__SET PROBLEM__:
Rewrite everything from the line containing "What distance stands" down to the line containing "3.76 metres", changing "island drawer front" to "island drawer panel" wherever it occurs and leaving the rest untouched. Give back only those lines of the items.

(Lines of data)
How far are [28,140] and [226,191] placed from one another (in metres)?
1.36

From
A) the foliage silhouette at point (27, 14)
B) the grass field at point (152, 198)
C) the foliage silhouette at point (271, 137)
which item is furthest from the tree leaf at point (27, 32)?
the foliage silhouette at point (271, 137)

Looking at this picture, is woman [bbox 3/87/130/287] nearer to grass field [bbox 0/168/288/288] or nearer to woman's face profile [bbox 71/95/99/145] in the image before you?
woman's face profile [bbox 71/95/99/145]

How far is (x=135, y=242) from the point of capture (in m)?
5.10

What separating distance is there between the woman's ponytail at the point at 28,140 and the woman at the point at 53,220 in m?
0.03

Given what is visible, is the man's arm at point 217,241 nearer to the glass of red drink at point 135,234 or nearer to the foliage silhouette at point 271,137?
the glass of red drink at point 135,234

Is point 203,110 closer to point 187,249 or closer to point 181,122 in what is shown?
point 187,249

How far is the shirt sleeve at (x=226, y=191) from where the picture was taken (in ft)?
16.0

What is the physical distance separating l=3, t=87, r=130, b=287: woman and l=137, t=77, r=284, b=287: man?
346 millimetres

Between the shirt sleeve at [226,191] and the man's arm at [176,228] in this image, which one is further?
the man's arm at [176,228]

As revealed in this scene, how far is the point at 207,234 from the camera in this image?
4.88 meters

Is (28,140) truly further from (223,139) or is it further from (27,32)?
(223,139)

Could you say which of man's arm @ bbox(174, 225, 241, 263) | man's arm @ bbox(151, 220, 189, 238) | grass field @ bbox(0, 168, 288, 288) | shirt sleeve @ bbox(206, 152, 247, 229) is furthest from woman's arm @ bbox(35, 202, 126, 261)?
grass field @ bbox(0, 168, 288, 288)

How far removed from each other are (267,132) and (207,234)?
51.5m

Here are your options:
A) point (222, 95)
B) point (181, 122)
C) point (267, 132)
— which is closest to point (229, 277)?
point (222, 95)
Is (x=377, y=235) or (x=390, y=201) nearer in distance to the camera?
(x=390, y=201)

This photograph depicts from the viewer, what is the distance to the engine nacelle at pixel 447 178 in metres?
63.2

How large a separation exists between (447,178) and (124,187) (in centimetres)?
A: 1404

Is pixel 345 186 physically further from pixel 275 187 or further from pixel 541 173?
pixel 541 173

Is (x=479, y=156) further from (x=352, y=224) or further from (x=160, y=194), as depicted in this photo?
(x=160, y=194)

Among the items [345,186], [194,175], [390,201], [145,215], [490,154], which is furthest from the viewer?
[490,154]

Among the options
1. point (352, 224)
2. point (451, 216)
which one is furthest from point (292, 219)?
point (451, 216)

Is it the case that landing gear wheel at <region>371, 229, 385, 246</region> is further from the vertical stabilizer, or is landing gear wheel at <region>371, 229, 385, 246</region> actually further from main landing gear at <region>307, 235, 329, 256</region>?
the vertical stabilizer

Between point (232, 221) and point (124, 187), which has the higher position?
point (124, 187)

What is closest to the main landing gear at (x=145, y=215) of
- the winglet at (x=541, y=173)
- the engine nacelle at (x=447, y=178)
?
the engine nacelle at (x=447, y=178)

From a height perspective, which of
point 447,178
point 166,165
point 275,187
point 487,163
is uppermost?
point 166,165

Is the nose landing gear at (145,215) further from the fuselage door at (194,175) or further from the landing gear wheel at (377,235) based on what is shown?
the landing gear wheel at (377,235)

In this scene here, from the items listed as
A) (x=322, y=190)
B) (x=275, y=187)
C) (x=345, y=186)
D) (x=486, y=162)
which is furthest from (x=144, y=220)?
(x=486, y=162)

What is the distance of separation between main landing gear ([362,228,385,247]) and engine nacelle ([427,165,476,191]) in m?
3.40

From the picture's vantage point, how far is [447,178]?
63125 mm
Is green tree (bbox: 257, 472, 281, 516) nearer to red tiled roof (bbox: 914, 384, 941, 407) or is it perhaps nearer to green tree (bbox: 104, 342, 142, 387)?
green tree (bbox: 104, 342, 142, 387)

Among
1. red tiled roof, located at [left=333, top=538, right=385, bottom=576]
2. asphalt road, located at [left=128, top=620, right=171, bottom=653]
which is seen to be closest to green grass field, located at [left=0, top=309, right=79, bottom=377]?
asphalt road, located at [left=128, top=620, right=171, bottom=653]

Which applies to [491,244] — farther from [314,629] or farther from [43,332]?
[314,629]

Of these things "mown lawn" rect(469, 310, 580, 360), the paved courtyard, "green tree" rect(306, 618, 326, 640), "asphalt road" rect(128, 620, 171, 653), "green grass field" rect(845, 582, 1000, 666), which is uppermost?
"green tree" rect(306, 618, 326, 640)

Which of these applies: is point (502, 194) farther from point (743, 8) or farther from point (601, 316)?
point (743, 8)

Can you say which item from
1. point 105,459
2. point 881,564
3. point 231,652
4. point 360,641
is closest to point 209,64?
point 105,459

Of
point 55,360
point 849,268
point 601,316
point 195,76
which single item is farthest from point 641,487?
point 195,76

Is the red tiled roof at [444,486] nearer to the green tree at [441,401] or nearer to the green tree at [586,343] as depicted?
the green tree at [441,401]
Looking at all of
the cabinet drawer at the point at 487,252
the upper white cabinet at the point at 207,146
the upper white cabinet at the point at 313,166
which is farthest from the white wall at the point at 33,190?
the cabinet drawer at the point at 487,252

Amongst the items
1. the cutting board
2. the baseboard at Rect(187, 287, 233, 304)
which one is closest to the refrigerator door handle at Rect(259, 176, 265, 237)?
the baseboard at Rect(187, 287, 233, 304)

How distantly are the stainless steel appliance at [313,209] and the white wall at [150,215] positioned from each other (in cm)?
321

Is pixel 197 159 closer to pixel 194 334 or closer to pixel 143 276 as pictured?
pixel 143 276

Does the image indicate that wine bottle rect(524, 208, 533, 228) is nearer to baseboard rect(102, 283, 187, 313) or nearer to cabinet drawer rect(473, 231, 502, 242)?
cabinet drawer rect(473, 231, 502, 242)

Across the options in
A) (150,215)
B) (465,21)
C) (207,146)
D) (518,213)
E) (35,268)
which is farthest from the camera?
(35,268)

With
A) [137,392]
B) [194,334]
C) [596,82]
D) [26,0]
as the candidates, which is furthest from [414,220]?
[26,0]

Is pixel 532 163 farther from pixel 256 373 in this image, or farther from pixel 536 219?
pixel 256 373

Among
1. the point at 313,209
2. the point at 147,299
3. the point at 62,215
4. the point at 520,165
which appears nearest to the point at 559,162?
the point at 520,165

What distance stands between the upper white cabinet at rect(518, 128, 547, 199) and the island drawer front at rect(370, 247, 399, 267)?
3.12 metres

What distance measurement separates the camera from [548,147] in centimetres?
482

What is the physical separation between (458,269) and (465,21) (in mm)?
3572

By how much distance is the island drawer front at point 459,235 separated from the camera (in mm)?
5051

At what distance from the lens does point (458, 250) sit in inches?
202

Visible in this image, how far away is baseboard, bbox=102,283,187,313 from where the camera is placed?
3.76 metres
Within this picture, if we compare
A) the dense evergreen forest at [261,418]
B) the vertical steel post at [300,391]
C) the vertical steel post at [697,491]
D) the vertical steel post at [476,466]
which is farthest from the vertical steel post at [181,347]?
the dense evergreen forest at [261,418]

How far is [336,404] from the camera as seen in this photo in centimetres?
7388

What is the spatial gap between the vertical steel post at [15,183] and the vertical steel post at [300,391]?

__TASK SOLUTION__:
What distance stands between the upper white cabinet at rect(518, 128, 547, 199) and the island drawer panel at rect(370, 247, 399, 267)?
3.12 metres

What distance measurement separates the camera from [548,147] in centimetres?
482

What is the physical separation between (458,269) and (465,21) (in mm)?
3572

By how much distance is the island drawer panel at point 459,235 separated from the camera (in mm)?
5051

At what distance from the lens does point (458, 250) sit in inches?
202

Visible in this image, how far away is baseboard, bbox=102,283,187,313 from where the camera is placed?
3.76 metres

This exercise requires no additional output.